§ **Extracted text**
★ ★ ★ ★ ★

One scenario that could bring in big cash is the sale of the state's wholesale business. Under the old Ridge plan, the stores would have been privatized, but the wholesale business -- buying the liquor from its makers, then distributing it to the stores -- would have remained in the state's hands. But the right to sell liquor to the privatized stores could be auctioned, too, either to one statewide vendor or to multiple vendors that would compete with each other or be assigned to exclusive regions.

However that pie is sliced, Mr. Newman predicted the state could fetch billions in exchange for the right to distribute liquor to the state stores. Like the turnpike, the LCB's retail outlets and wholesale side have free-market value that is trapped by the state's monopoly.

As Mr. Rendell said in his budget speech this month, "the private sector would offer significant value for the right to lease the turnpike," one of the state's "most undervalued assets." It's time to leverage the trapped value into cash, he said. The very same could be said of the state stores.

But the economic calculus always has been the easy part of this equation. The hard part is convincing Bible Belt Republicans and pro-labor Democrats to put up the tough votes that will privatize the wine and liquor business, putting in danger thousands of union jobs and at the same time offending the sensibilities of reliable GOP voters who want to keep booze away from kids.

Together, these two often ideologically opposed groups agree on blocking privatization and team with others in this camp, such as Mothers Against Drunk Driving.

Mr. Rendell, when campaigning for governor in 2002, said he thought liquor-store privatization is "basically a good idea," but thought the prospects were poor since he was to be pitted against a GOP Legislature.

Now, that Democrats have narrowly taken control of the state House, might the prospects be a bit brighter?

Not really.

"No, he is not considering privatizing the LCB," said Kate Philips, spokeswoman for the governor. "The LCB is making money for the state ... The potential lease of the turnpike is not a good comparison," she said, adding that over the last four years, the governor has prodded the LCB to operate more like a private business.

As in years past, anyone who'd take up the cause of state store privatization could expect a fight from United Food and Commercial Workers Local 1776, which represents state store workers, as well as the Independent State Store Union, which represents managers and supervisors.

★ ★ ★ ★ ★

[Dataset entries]
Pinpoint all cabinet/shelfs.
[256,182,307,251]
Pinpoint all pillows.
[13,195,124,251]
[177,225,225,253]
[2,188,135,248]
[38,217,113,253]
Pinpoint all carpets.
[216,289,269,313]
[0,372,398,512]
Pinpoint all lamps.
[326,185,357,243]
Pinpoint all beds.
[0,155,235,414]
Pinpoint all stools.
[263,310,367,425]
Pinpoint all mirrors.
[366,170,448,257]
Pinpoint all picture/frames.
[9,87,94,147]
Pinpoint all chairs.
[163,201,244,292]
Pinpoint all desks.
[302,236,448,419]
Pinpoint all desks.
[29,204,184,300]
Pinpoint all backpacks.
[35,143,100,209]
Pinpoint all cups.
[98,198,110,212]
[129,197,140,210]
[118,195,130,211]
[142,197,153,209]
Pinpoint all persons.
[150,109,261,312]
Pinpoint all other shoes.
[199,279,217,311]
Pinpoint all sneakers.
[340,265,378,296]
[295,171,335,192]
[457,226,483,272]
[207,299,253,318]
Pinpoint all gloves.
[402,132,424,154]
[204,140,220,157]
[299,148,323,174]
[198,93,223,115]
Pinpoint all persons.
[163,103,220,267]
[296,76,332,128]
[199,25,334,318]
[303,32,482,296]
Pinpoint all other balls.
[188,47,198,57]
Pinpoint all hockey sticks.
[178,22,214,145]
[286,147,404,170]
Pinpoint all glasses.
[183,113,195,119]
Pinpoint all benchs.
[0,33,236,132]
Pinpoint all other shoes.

★ ★ ★ ★ ★

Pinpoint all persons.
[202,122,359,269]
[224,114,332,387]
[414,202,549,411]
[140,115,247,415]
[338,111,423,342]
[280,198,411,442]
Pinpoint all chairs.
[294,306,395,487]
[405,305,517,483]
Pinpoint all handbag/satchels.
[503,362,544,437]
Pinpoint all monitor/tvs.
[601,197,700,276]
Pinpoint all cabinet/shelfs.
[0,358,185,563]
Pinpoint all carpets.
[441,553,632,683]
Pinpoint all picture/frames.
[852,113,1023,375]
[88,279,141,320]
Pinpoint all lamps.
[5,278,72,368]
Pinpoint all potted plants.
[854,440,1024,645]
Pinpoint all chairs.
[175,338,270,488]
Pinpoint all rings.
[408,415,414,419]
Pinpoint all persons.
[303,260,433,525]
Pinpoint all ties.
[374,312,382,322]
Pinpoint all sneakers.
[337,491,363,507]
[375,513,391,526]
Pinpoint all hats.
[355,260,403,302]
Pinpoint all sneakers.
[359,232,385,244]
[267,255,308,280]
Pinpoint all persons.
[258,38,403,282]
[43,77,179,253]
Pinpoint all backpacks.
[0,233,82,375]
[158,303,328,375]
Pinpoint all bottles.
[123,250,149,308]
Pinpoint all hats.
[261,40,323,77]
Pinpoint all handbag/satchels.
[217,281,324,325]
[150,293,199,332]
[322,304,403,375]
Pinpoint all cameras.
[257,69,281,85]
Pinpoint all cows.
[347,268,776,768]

★ ★ ★ ★ ★

§ **To do**
**a.** Retype the section of the article on liquor-store privatization that begins with the words containing "However that pie" and ends with "of the state stores.".
**b.** According to the article on liquor-store privatization, which union represents state store managers and supervisors?

§ **Expected responses**
**a.**
However that pie is sliced, Mr. Newman predicted the state could fetch billions in exchange for the right to distribute liquor to the state stores. Like the turnpike, the LCB's retail outlets and wholesale side have free-market value that is trapped by the state's monopoly.

As Mr. Rendell said in his budget speech this month, "the private sector would offer significant value for the right to lease the turnpike," one of the state's "most undervalued assets." It's time to leverage the trapped value into cash, he said. The very same could be said of the state stores.

**b.** The Independent State Store Union